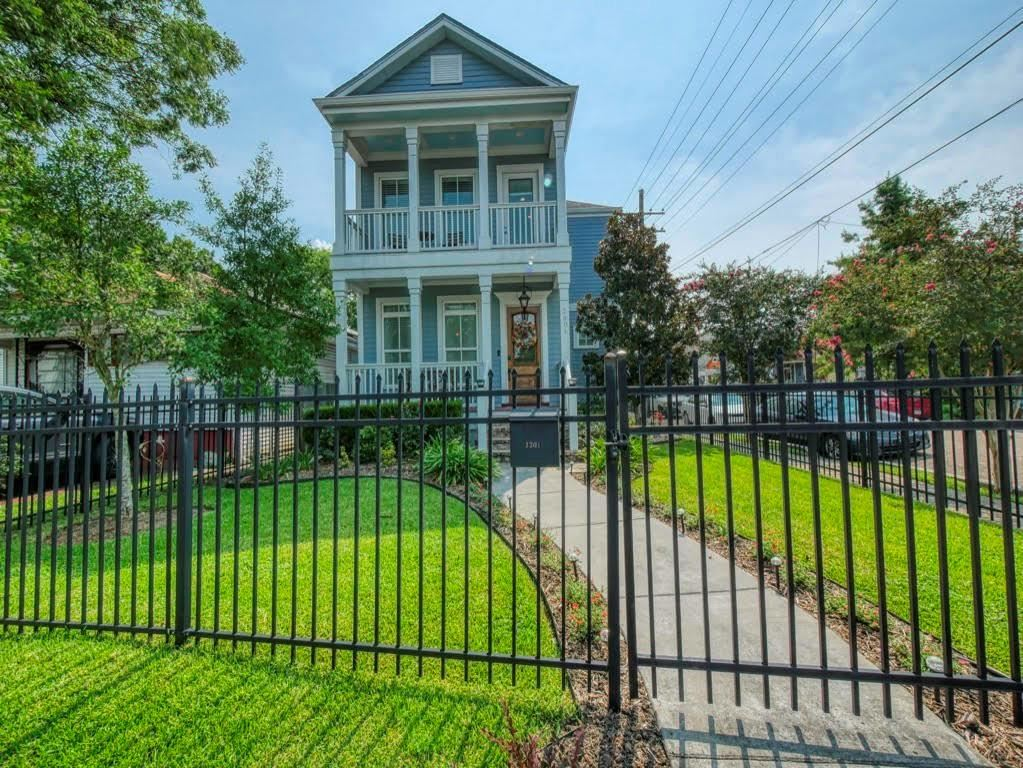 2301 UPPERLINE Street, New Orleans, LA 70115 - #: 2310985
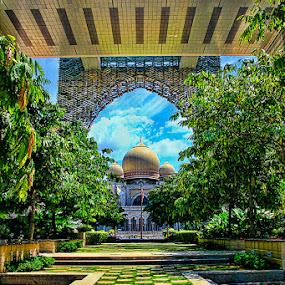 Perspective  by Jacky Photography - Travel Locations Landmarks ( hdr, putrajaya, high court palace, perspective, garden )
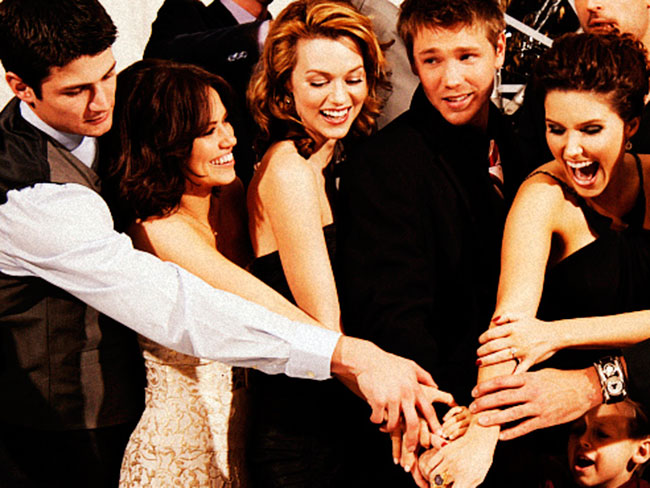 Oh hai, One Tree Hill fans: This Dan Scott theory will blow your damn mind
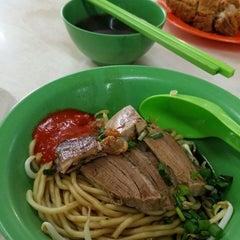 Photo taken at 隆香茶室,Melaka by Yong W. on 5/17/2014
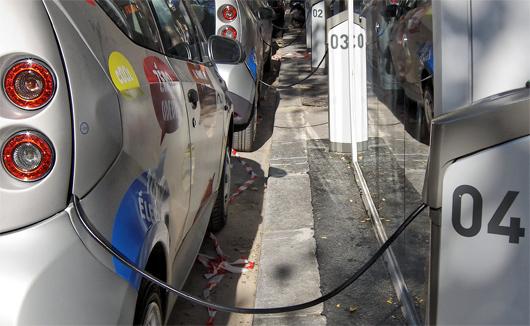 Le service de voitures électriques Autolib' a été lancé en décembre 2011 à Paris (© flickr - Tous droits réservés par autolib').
☆ ☆ ☆ ☆ ☆
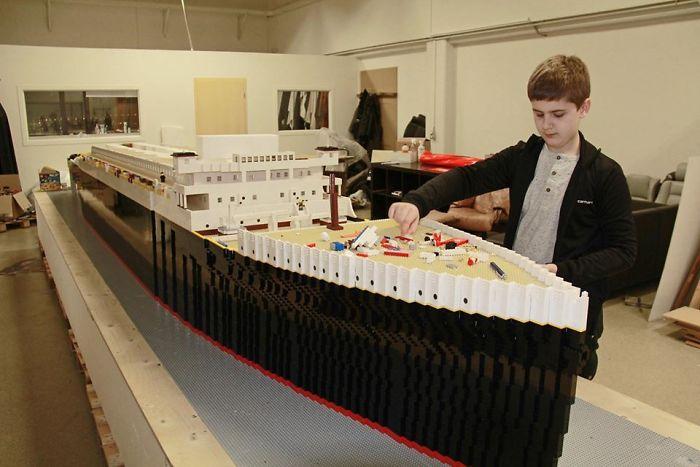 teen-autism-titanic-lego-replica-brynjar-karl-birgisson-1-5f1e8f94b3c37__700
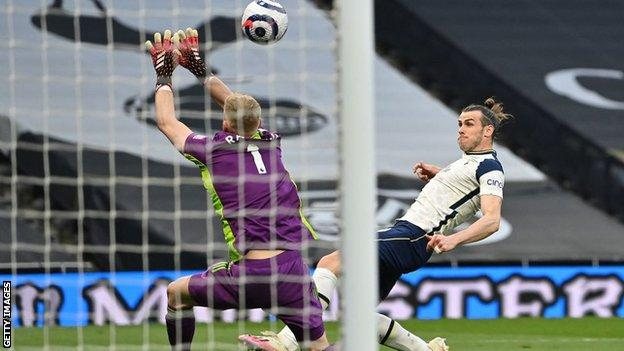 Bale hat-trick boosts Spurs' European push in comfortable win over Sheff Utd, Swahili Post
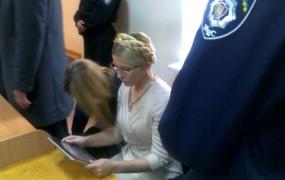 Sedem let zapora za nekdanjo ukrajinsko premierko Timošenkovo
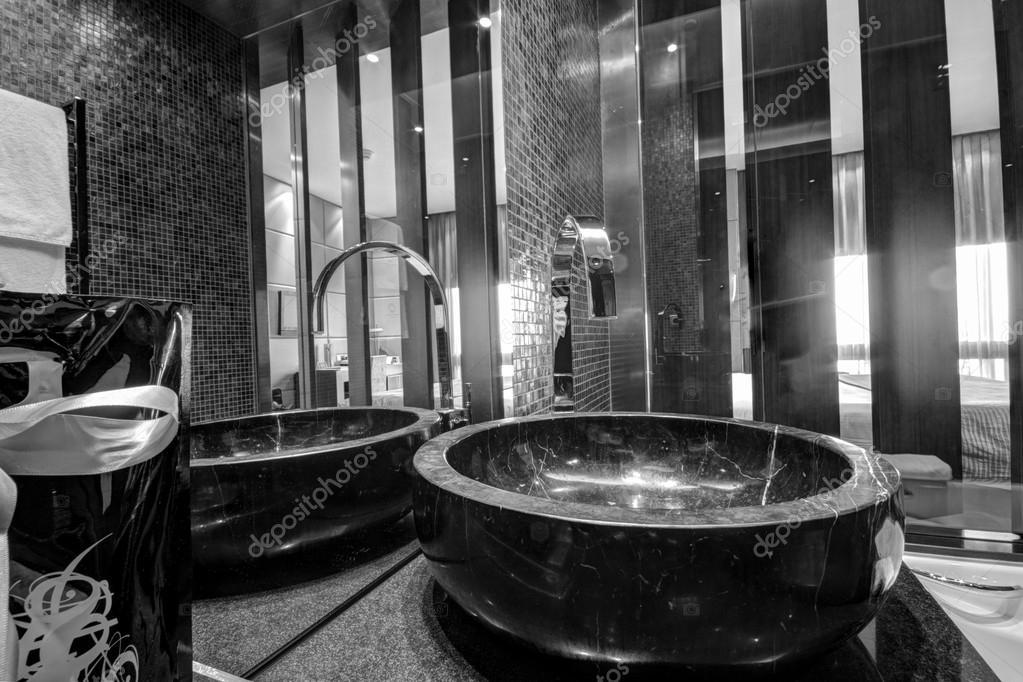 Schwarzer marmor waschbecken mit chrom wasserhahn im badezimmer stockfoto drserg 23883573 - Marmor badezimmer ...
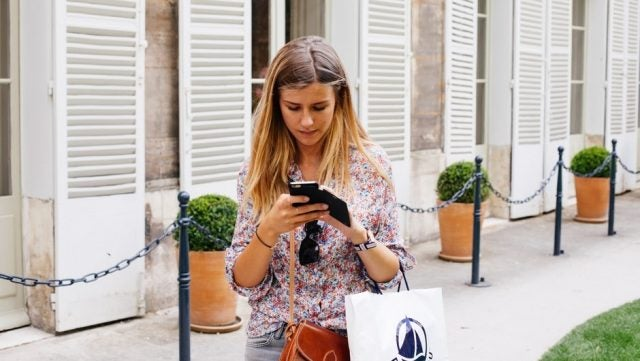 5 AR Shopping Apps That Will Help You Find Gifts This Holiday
☆ ☆ ☆ ☆ ☆
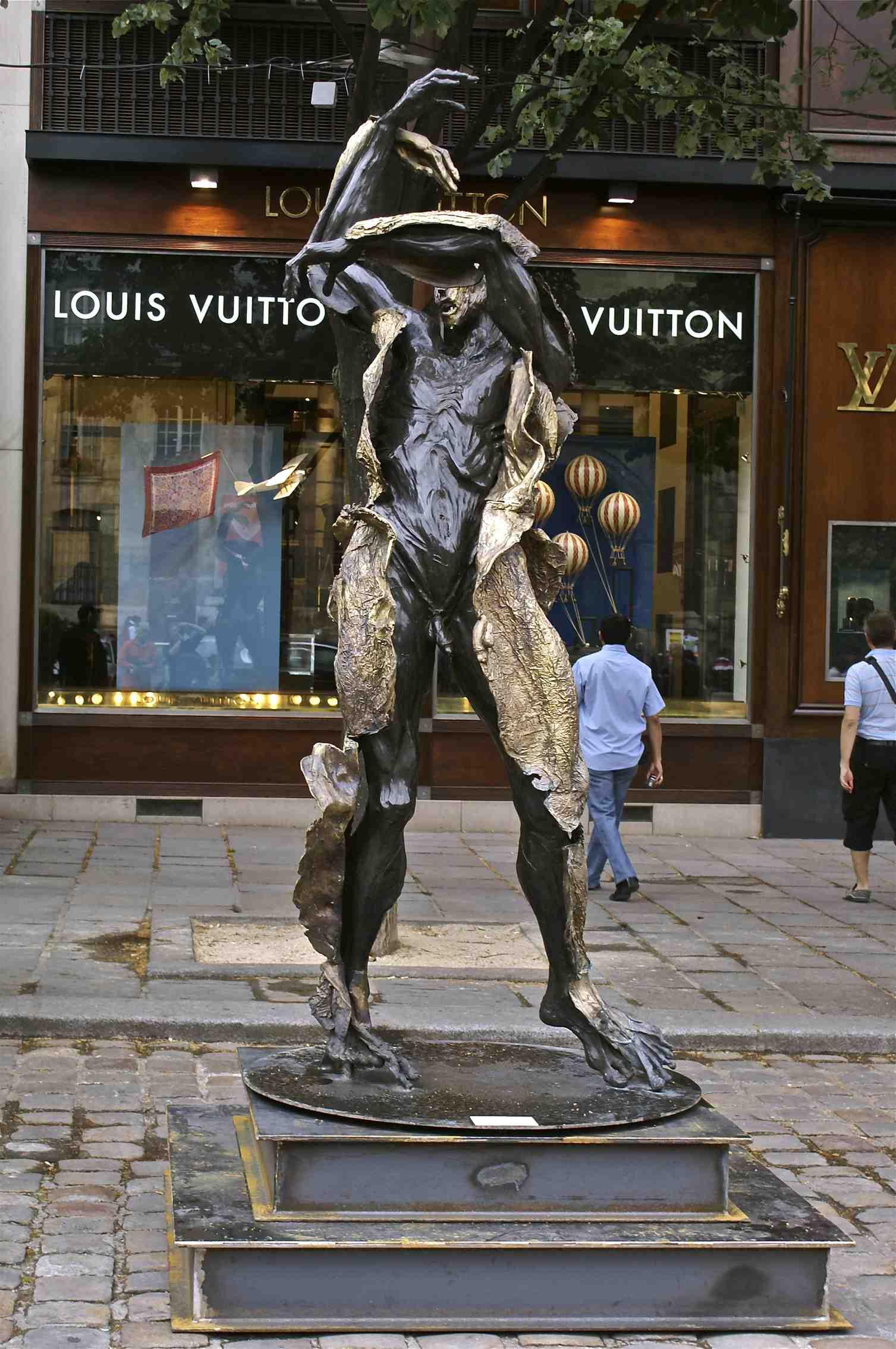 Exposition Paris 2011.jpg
☆ ☆ ☆ ☆ ☆
ASSIGNMENT —
Retype, exactly and with no pictures, everything above from the line with "2301 UPPERLINE Street, New" down to the line with "Le service de", both included.

SOLUTION BELOW —
 2301 UPPERLINE Street, New Orleans, LA 70115 - #: 2310985
 Perspective  by Jacky Photography - Travel Locations Landmarks ( hdr, putrajaya, high court palace, perspective, garden )
 Oh hai, One Tree Hill fans: This Dan Scott theory will blow your damn mind
 Photo taken at 隆香茶室,Melaka by Yong W. on 5/17/2014
 Le service de voitures électriques Autolib' a été lancé en décembre 2011 à Paris (© flickr - Tous droits réservés par autolib').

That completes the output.